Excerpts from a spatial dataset
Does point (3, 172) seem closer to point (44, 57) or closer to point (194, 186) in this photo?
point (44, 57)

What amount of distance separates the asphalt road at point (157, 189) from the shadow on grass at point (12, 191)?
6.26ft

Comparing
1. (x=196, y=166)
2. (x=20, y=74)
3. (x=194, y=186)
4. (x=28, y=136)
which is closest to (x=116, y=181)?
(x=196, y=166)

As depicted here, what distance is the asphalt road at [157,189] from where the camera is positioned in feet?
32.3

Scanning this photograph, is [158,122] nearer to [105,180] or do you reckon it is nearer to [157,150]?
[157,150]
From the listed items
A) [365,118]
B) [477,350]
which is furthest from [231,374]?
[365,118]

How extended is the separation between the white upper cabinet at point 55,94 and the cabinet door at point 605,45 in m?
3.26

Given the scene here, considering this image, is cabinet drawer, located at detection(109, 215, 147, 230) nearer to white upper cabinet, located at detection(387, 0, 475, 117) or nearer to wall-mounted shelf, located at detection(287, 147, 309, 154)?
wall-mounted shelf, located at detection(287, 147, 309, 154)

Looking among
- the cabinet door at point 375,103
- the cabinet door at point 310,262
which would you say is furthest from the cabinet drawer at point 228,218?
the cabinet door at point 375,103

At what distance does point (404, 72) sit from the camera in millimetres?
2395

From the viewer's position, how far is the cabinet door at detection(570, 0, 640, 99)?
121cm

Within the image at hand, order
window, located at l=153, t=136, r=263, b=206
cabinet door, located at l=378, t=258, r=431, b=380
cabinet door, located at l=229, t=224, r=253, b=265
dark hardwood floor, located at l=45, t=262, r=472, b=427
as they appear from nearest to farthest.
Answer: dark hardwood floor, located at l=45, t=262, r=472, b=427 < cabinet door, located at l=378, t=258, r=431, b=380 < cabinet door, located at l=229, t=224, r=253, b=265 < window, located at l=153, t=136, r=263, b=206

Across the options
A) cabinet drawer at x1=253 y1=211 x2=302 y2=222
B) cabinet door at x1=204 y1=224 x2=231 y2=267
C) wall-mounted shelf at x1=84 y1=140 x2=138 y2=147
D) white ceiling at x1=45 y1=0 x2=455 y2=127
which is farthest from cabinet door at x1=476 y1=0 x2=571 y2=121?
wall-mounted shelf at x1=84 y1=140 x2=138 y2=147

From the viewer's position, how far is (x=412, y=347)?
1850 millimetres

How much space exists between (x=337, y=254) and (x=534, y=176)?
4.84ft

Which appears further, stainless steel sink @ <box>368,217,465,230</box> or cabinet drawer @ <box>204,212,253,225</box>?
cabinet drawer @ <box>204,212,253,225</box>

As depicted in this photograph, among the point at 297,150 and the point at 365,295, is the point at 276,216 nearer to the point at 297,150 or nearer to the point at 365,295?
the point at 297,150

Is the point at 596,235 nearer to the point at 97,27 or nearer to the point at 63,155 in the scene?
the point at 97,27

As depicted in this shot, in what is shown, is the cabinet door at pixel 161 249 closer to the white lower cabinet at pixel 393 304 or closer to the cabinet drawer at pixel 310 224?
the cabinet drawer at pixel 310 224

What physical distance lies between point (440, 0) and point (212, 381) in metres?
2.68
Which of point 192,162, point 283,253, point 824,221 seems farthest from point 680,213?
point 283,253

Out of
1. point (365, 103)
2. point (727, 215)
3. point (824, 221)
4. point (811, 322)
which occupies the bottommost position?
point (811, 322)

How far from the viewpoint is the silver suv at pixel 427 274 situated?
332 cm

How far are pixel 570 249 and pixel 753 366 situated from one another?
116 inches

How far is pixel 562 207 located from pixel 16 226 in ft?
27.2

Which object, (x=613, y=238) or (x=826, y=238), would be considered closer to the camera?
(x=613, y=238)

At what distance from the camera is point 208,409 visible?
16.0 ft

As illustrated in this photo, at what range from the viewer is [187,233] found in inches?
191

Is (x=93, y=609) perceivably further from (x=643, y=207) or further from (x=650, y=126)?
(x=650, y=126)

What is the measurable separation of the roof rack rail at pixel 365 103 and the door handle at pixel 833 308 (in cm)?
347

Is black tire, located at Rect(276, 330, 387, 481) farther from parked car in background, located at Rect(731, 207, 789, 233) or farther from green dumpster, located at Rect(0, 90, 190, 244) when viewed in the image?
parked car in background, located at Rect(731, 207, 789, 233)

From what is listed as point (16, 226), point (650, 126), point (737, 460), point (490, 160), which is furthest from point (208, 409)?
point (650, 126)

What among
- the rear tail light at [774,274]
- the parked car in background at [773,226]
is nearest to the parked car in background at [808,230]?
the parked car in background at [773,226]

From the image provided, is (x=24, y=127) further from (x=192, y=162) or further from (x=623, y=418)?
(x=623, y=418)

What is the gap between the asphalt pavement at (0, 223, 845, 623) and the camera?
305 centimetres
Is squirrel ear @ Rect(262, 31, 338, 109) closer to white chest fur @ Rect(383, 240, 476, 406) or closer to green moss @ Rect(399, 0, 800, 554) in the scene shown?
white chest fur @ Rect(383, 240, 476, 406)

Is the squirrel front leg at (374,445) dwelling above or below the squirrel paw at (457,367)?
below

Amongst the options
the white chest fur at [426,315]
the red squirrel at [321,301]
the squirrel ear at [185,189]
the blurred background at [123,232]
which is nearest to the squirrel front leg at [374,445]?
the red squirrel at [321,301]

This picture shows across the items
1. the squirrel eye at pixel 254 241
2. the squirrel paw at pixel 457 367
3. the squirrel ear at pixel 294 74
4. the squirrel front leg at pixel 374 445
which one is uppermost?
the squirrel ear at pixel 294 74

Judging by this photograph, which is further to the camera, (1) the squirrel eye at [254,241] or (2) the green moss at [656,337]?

== WRITTEN REQUEST ==
Set down the listing in full, keeping every word exactly as it is.

== SOLVED PROBLEM ==
Does point (3, 172) seem closer to point (44, 57) or closer to point (194, 186) in this photo?
point (44, 57)

What amount of distance separates the asphalt road at point (157, 189) from the shadow on grass at point (12, 191)?
6.26ft

Comparing
1. (x=196, y=166)
2. (x=20, y=74)
3. (x=194, y=186)
4. (x=28, y=136)
which is closest to (x=116, y=181)?
(x=196, y=166)

As depicted here, what distance is the asphalt road at [157,189] from where the camera is positioned in feet?
32.3

Scanning this photograph, is [158,122] nearer to [105,180] or do you reckon it is nearer to [157,150]?
[157,150]
From the listed items
A) [365,118]
B) [477,350]
which is furthest from [231,374]?
[365,118]

How extended is the separation between the white upper cabinet at point 55,94 and the cabinet door at point 605,45 in m?
3.26

Given the scene here, considering this image, is cabinet drawer, located at detection(109, 215, 147, 230) nearer to white upper cabinet, located at detection(387, 0, 475, 117) or nearer to wall-mounted shelf, located at detection(287, 147, 309, 154)?
wall-mounted shelf, located at detection(287, 147, 309, 154)

Looking among
- the cabinet door at point 375,103
- the cabinet door at point 310,262
which would you say is furthest from the cabinet drawer at point 228,218?
the cabinet door at point 375,103

At what distance does point (404, 72) sit from the camera in millimetres?
2395

From the viewer's position, how far is the cabinet door at detection(570, 0, 640, 99)?
121cm

Within the image at hand, order
window, located at l=153, t=136, r=263, b=206
cabinet door, located at l=378, t=258, r=431, b=380
cabinet door, located at l=229, t=224, r=253, b=265
dark hardwood floor, located at l=45, t=262, r=472, b=427
as they appear from nearest to farthest.
Answer: dark hardwood floor, located at l=45, t=262, r=472, b=427 < cabinet door, located at l=378, t=258, r=431, b=380 < cabinet door, located at l=229, t=224, r=253, b=265 < window, located at l=153, t=136, r=263, b=206

Across the options
A) cabinet drawer at x1=253 y1=211 x2=302 y2=222
B) cabinet door at x1=204 y1=224 x2=231 y2=267
C) wall-mounted shelf at x1=84 y1=140 x2=138 y2=147
D) white ceiling at x1=45 y1=0 x2=455 y2=127
which is farthest from cabinet door at x1=476 y1=0 x2=571 y2=121?
wall-mounted shelf at x1=84 y1=140 x2=138 y2=147

From the viewer's position, how far is (x=412, y=347)?
1850 millimetres

How much space exists between (x=337, y=254) and (x=534, y=176)?
4.84ft

Which appears further, stainless steel sink @ <box>368,217,465,230</box> or cabinet drawer @ <box>204,212,253,225</box>?
cabinet drawer @ <box>204,212,253,225</box>

As depicted in this photograph, among the point at 297,150 and the point at 365,295, is the point at 276,216 nearer to the point at 297,150 or nearer to the point at 365,295?
the point at 297,150

Is the point at 596,235 nearer to the point at 97,27 or nearer to the point at 63,155 in the scene?
the point at 97,27

As depicted in this shot, in what is shown, is the cabinet door at pixel 161 249 closer to the white lower cabinet at pixel 393 304 or closer to the cabinet drawer at pixel 310 224?
the cabinet drawer at pixel 310 224

What physical distance lies between point (440, 0) and point (212, 381) in metres?
2.68
Which of point 192,162, point 283,253, point 824,221 seems farthest from point 680,213?
point 283,253

Out of
1. point (365, 103)
2. point (727, 215)
3. point (824, 221)
4. point (811, 322)
which occupies the bottommost position?
point (811, 322)

How far from the viewpoint is the silver suv at pixel 427 274 situated?
332 cm

How far are pixel 570 249 and pixel 753 366 situated from one another?
116 inches

How far is pixel 562 207 located from pixel 16 226 in ft?
27.2

Which object, (x=613, y=238) or (x=826, y=238), would be considered closer to the camera?
(x=613, y=238)

At what distance from the camera is point 208,409 visible?
16.0 ft

As illustrated in this photo, at what range from the viewer is [187,233] found in inches?
191

Is (x=93, y=609) perceivably further from (x=643, y=207) or further from (x=650, y=126)?
(x=650, y=126)

What is the measurable separation of the roof rack rail at pixel 365 103 and the door handle at pixel 833 308 (in cm)?
347

Is black tire, located at Rect(276, 330, 387, 481) farther from parked car in background, located at Rect(731, 207, 789, 233) or farther from green dumpster, located at Rect(0, 90, 190, 244) when viewed in the image?
parked car in background, located at Rect(731, 207, 789, 233)

From what is listed as point (16, 226), point (650, 126), point (737, 460), point (490, 160), which is furthest from point (208, 409)?
point (650, 126)

What among
- the rear tail light at [774,274]
- the parked car in background at [773,226]
is nearest to the parked car in background at [808,230]?
the parked car in background at [773,226]

From the image provided, is (x=24, y=127) further from (x=192, y=162) or further from (x=623, y=418)?
(x=623, y=418)

What is the gap between the asphalt pavement at (0, 223, 845, 623) and the camera?
305 centimetres
Is squirrel ear @ Rect(262, 31, 338, 109) closer to white chest fur @ Rect(383, 240, 476, 406) or closer to green moss @ Rect(399, 0, 800, 554) in the scene shown?
white chest fur @ Rect(383, 240, 476, 406)

Is the squirrel front leg at (374,445) dwelling above or below the squirrel paw at (457,367)?
below

Amongst the options
the white chest fur at [426,315]
the red squirrel at [321,301]
the squirrel ear at [185,189]
the blurred background at [123,232]
which is nearest to the squirrel front leg at [374,445]?
the red squirrel at [321,301]

This picture shows across the items
1. the squirrel eye at pixel 254 241
2. the squirrel paw at pixel 457 367
3. the squirrel ear at pixel 294 74
4. the squirrel front leg at pixel 374 445
which one is uppermost?
the squirrel ear at pixel 294 74

Judging by this photograph, which is further to the camera, (1) the squirrel eye at [254,241] or (2) the green moss at [656,337]?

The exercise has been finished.